Your summary makes life easy. Yeah, who would have a problem with a claim that is emperically verifiable? In fact, we don't even need to qualify with the word "emperically", heck, who would want to shut the door on any claim that is verifiable? The problem is knowing in advance which claims are verifiable and which ones aren't. And it turns out, claims which seem verifiable might not be and claims that seem not to be might be, or might be important anyway. An overunity engine's true efficiency is emperically verifiable, but do you want to put the time and money into doing the verifying in order to test the claim? M-theory and K-theory are not emperically verifiable, but do we want to trash-can theoretical physics or can we make exceptions to the rule?
I can completely understand why the positivists and Kuhn wished to keep science somewhat theoretically guarded against outrageous claims and have some kind of pre-qual. Others would like to have those protections entirely trivial. The problem is, those protections have always, to my knowledge, failed.
"I find there are people who conveniently in argumentation discount possibility of knowledge, their notion of knowledge being "absolute" knowledge."
Traditionally that's what knowledge is, it's by nature "absolute". If you want to argue otherwise, you'll need to be a pragmatist or something that's going to get you labeled eventually as a postmodernist. It's widely regarded that the project of defining knowledge - the study of epistemology - has failed in its ultimate goal.

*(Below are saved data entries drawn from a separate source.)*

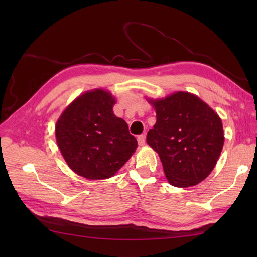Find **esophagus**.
Returning <instances> with one entry per match:
<instances>
[{
	"mask_svg": "<svg viewBox=\"0 0 257 257\" xmlns=\"http://www.w3.org/2000/svg\"><path fill=\"white\" fill-rule=\"evenodd\" d=\"M137 140H138V144H139V146H144V145L146 144V136H145V135H140V136H138Z\"/></svg>",
	"mask_w": 257,
	"mask_h": 257,
	"instance_id": "obj_1",
	"label": "esophagus"
}]
</instances>
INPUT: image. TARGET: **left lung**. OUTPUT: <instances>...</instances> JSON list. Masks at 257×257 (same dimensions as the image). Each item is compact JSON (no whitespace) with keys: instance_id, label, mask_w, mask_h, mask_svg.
I'll list each match as a JSON object with an SVG mask.
<instances>
[{"instance_id":"8db88e82","label":"left lung","mask_w":257,"mask_h":257,"mask_svg":"<svg viewBox=\"0 0 257 257\" xmlns=\"http://www.w3.org/2000/svg\"><path fill=\"white\" fill-rule=\"evenodd\" d=\"M147 100L157 114L147 144L159 155L168 182L189 188L203 181L216 166L224 145L219 114L188 91Z\"/></svg>"}]
</instances>
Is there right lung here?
Here are the masks:
<instances>
[{
	"label": "right lung",
	"instance_id": "right-lung-1",
	"mask_svg": "<svg viewBox=\"0 0 257 257\" xmlns=\"http://www.w3.org/2000/svg\"><path fill=\"white\" fill-rule=\"evenodd\" d=\"M110 91H85L64 109L55 125L56 143L67 166L88 180L113 177L137 149L128 124L113 113Z\"/></svg>",
	"mask_w": 257,
	"mask_h": 257
}]
</instances>
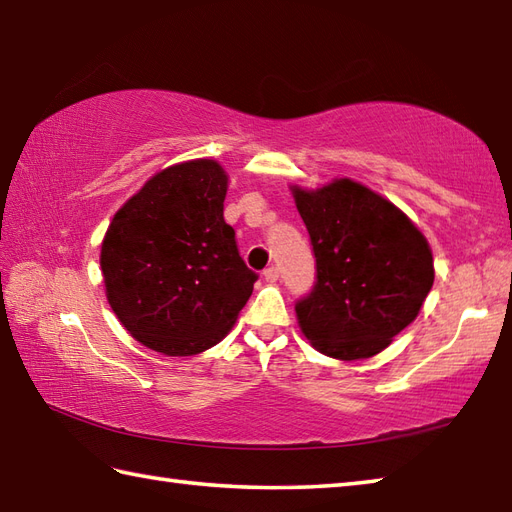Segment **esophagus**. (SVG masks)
I'll return each instance as SVG.
<instances>
[{"instance_id": "1", "label": "esophagus", "mask_w": 512, "mask_h": 512, "mask_svg": "<svg viewBox=\"0 0 512 512\" xmlns=\"http://www.w3.org/2000/svg\"><path fill=\"white\" fill-rule=\"evenodd\" d=\"M264 279L270 281V284H275V281L279 279V268H277V266H268V268L264 270Z\"/></svg>"}]
</instances>
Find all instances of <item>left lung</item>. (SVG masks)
Masks as SVG:
<instances>
[{"label": "left lung", "mask_w": 512, "mask_h": 512, "mask_svg": "<svg viewBox=\"0 0 512 512\" xmlns=\"http://www.w3.org/2000/svg\"><path fill=\"white\" fill-rule=\"evenodd\" d=\"M290 189L317 257V284L295 306L301 332L339 361L383 352L433 286L427 237L396 204L350 178Z\"/></svg>", "instance_id": "left-lung-1"}]
</instances>
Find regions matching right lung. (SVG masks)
Here are the masks:
<instances>
[{
  "label": "right lung",
  "mask_w": 512,
  "mask_h": 512,
  "mask_svg": "<svg viewBox=\"0 0 512 512\" xmlns=\"http://www.w3.org/2000/svg\"><path fill=\"white\" fill-rule=\"evenodd\" d=\"M228 176L198 158L151 176L112 217L101 244L105 295L149 350L193 356L220 343L257 275L224 222Z\"/></svg>",
  "instance_id": "1"
}]
</instances>
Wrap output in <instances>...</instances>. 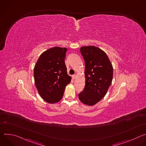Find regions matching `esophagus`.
Here are the masks:
<instances>
[{"instance_id":"obj_1","label":"esophagus","mask_w":146,"mask_h":146,"mask_svg":"<svg viewBox=\"0 0 146 146\" xmlns=\"http://www.w3.org/2000/svg\"><path fill=\"white\" fill-rule=\"evenodd\" d=\"M76 77H77V74H74V75L72 76V77H73V79H75V78H76Z\"/></svg>"}]
</instances>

"They argue that everyone's views on matters of what we know, are as good as anyone else's."
Oh i know, I was just complaining about this on another thread..
"It's not over reactive, Gad to argue against this."
That is true. It is however, not true that all pragmatists, phenomenologists, and postmodernists who's work either challenges traditional epistemology or makes negative implications for it indirectly is trying for Pyrrhonian Skepticism or destroy science. So my argument was that it's an overreaction to attack those who challenge the ideal of certain knowledge for that sake alone. Since you apparently don't believe in certain knowledge, you should be partial to my cause.